### Your goal
Replace "Stainless Steel" with "Aluminum" in each of the following rows and change nothing else. Give only the text lines in your answer, without the pictures.

### Given records
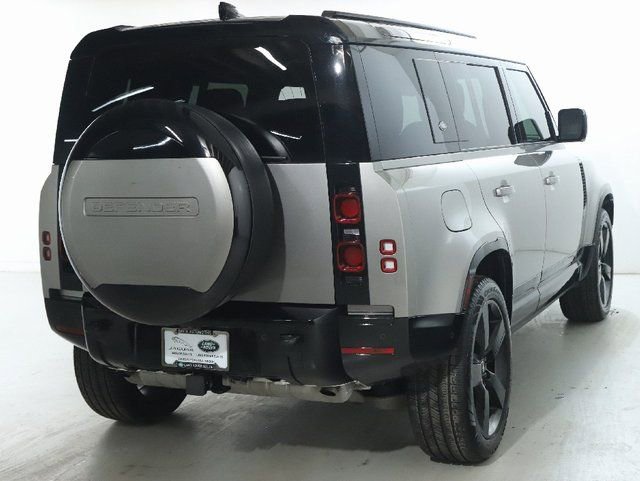 Certified 2024 Land Rover Defender 110 X-Dynamic SE image 9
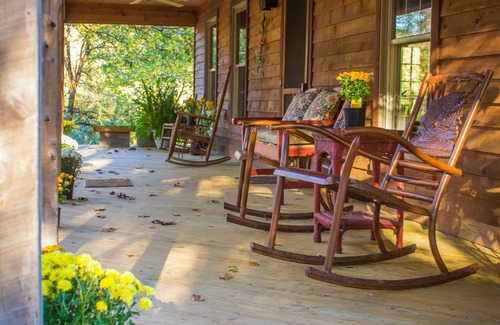 Golden House | Waterfront Lake House on Table Rock Lake (Kings River Arm)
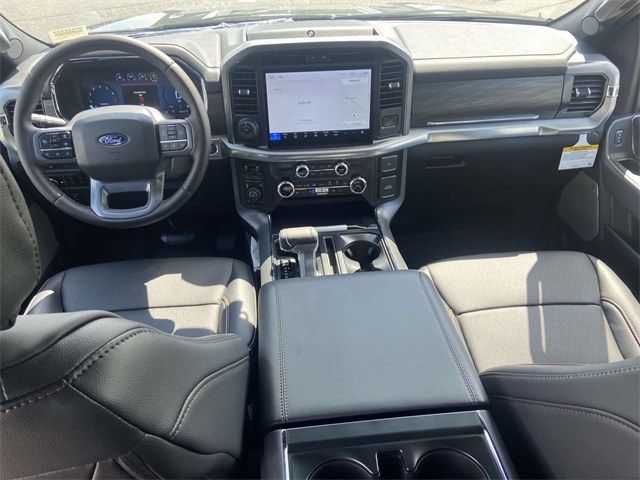 2025 Ford F-150 Lariat photo 10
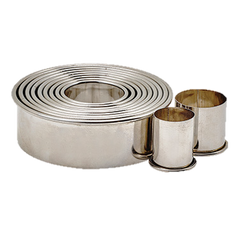 superior-equipment-supply - Winco - Stainless Steel Round Cookie Cutter Set
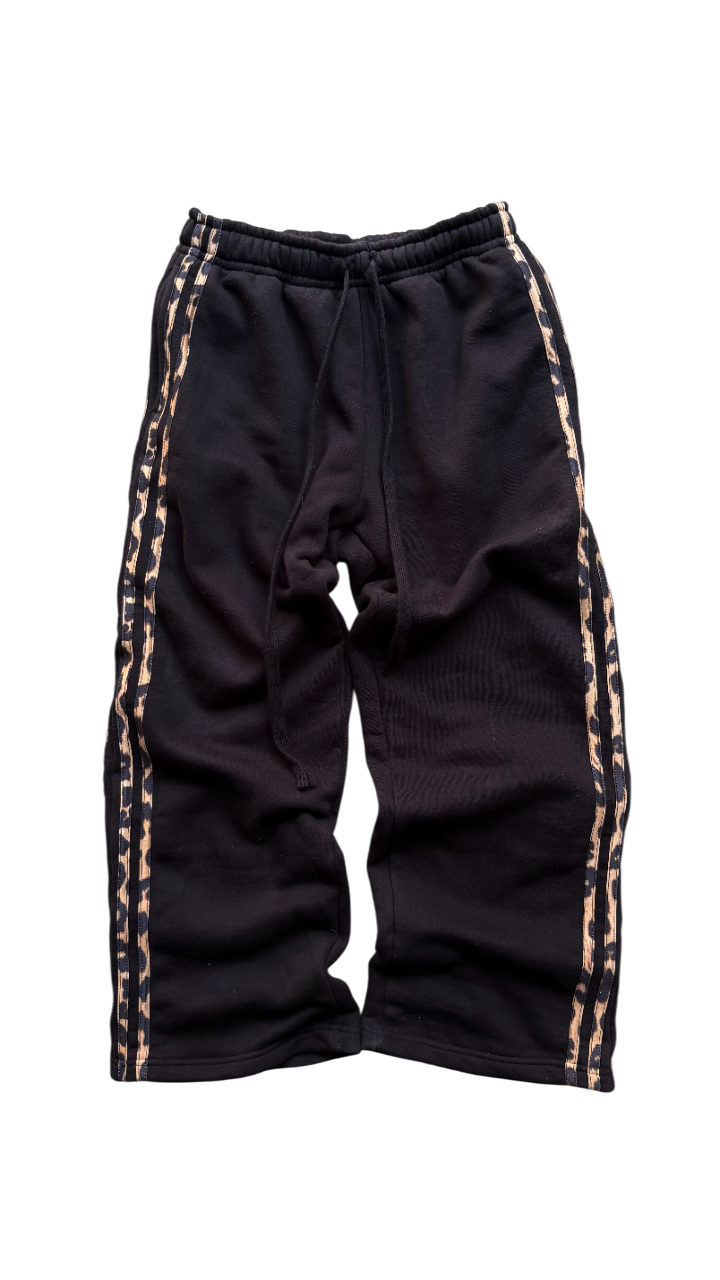 Black Noíre Sweats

### Result below
 Certified 2024 Land Rover Defender 110 X-Dynamic SE image 9
 Golden House | Waterfront Lake House on Table Rock Lake (Kings River Arm)
 2025 Ford F-150 Lariat photo 10
 superior-equipment-supply - Winco - Aluminum Round Cookie Cutter Set
 Black Noíre Sweats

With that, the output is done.